In his new book “Climate Justice: What Rich Nations Owe the World — And the Future,” Professor Cass R. Sunstein ’78 argues that wealthy nations, which have benefited the most from industries that cause greenhouse gas emissions, have a responsibility to compensate poor nations as well as future generations.
During a recent book talk at Harvard Law School, Sunstein lasered in on the evolution of the “social cost of carbon,” the measure used by global policymakers to determine the financial cost of emitting one additional ton of carbon dioxide into the atmosphere.
Sunstein, the Robert Walmsley University Professor, recalled working in the Obama White House, heading the Office of Information and Regulatory Affairs when the measure was first adopted in 2009 in response to an executive order.
“The process was extremely nonpolitical, I can vouch for that,” he said. “It was highly technical, by people whose political views I had no idea of.” In a chart during the talk, he described the statistic as “the most important number you’ve never heard of.”
Borrowing a catchphrase from Taylor Swift, he embarked on an “eras tour” of how this cost came to vary in different administrations. Initially, the cost was calculated at $50 per ton, which Sunstein said was a fair ballpark figure at the time. It plummeted to $2 during the first Trump administration, only to jump to around $190 after Joe Biden entered the White House.

◆ **MATERIAL SUPPLIED**:
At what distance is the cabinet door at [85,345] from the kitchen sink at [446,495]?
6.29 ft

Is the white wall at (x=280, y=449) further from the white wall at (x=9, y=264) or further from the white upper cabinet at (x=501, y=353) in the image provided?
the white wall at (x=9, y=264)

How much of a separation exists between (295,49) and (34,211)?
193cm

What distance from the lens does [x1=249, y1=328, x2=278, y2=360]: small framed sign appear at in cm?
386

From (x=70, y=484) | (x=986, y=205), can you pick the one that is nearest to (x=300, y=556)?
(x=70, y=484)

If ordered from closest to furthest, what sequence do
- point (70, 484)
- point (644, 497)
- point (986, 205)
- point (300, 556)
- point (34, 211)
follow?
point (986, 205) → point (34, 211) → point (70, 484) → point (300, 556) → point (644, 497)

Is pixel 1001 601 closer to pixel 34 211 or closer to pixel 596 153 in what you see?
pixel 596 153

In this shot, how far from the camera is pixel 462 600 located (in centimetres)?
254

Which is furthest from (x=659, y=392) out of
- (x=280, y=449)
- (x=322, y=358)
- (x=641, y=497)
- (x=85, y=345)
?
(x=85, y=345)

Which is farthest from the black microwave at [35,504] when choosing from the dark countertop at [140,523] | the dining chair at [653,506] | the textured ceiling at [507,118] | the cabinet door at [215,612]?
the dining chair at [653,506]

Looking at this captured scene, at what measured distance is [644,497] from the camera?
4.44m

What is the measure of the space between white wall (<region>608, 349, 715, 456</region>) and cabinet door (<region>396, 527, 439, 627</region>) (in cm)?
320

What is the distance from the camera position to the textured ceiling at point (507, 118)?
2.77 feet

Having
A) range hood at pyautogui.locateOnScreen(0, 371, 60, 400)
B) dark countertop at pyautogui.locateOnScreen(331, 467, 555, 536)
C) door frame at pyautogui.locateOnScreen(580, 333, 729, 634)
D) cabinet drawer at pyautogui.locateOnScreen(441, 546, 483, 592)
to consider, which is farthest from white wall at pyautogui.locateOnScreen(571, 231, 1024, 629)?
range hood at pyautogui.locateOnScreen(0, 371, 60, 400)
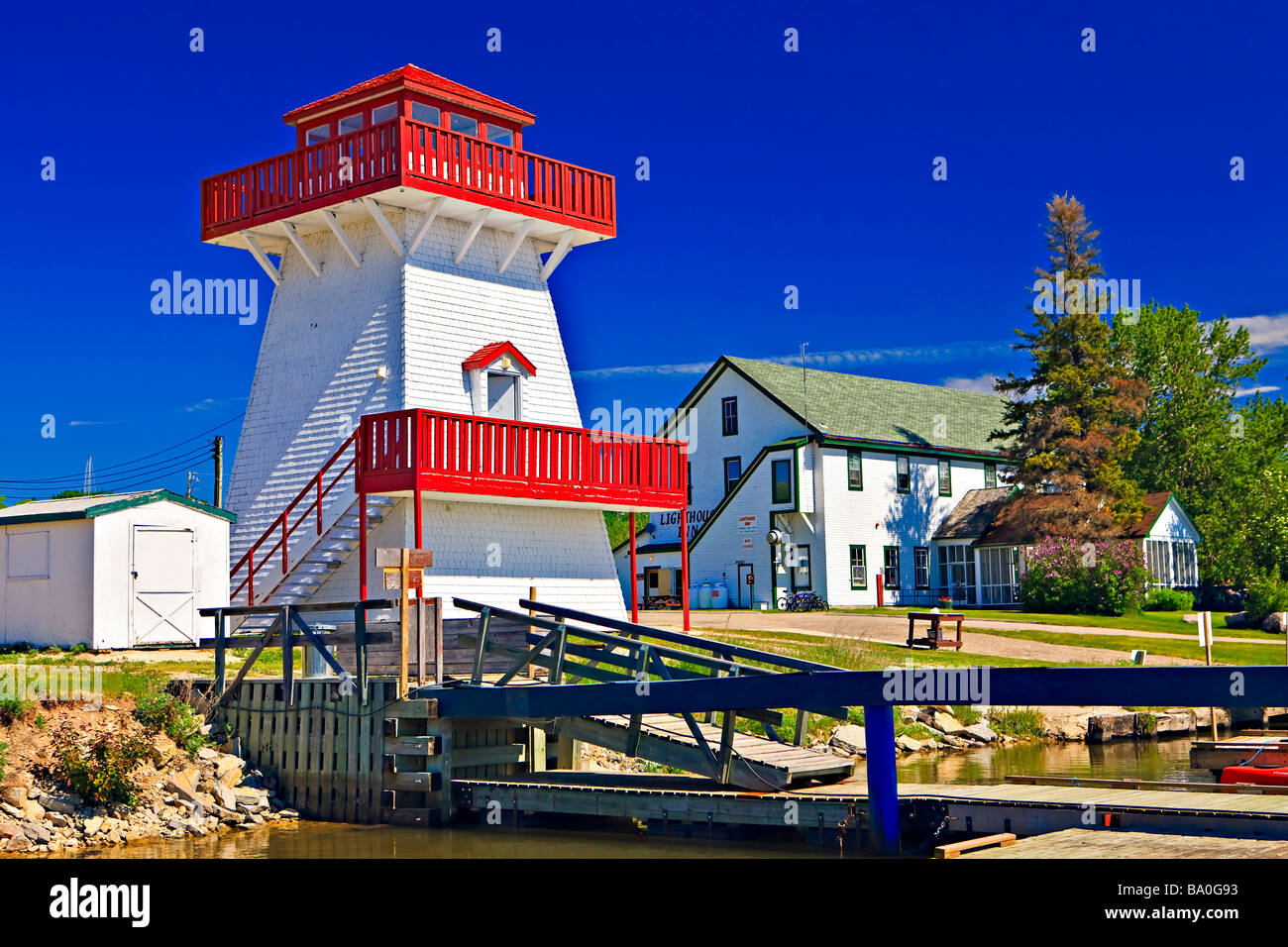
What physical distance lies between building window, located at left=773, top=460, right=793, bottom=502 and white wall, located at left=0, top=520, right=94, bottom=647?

◆ **REQUIRED WORK**:
Rewrite the paragraph of the Sunstein talk article that begins "Borrowing a catchphrase from Taylor Swift" as a short list that keeps its main facts. The records have no role in this work.

◆ **RESULT BELOW**:
- Sunstein used Taylor Swift's "eras tour" phrase to trace how the social cost of carbon changed across administrations.
- It was first set at $50 per ton, which he called a fair ballpark figure at the time.
- It fell to $2 during the first Trump administration.
- It rose to about $190 under Joe Biden.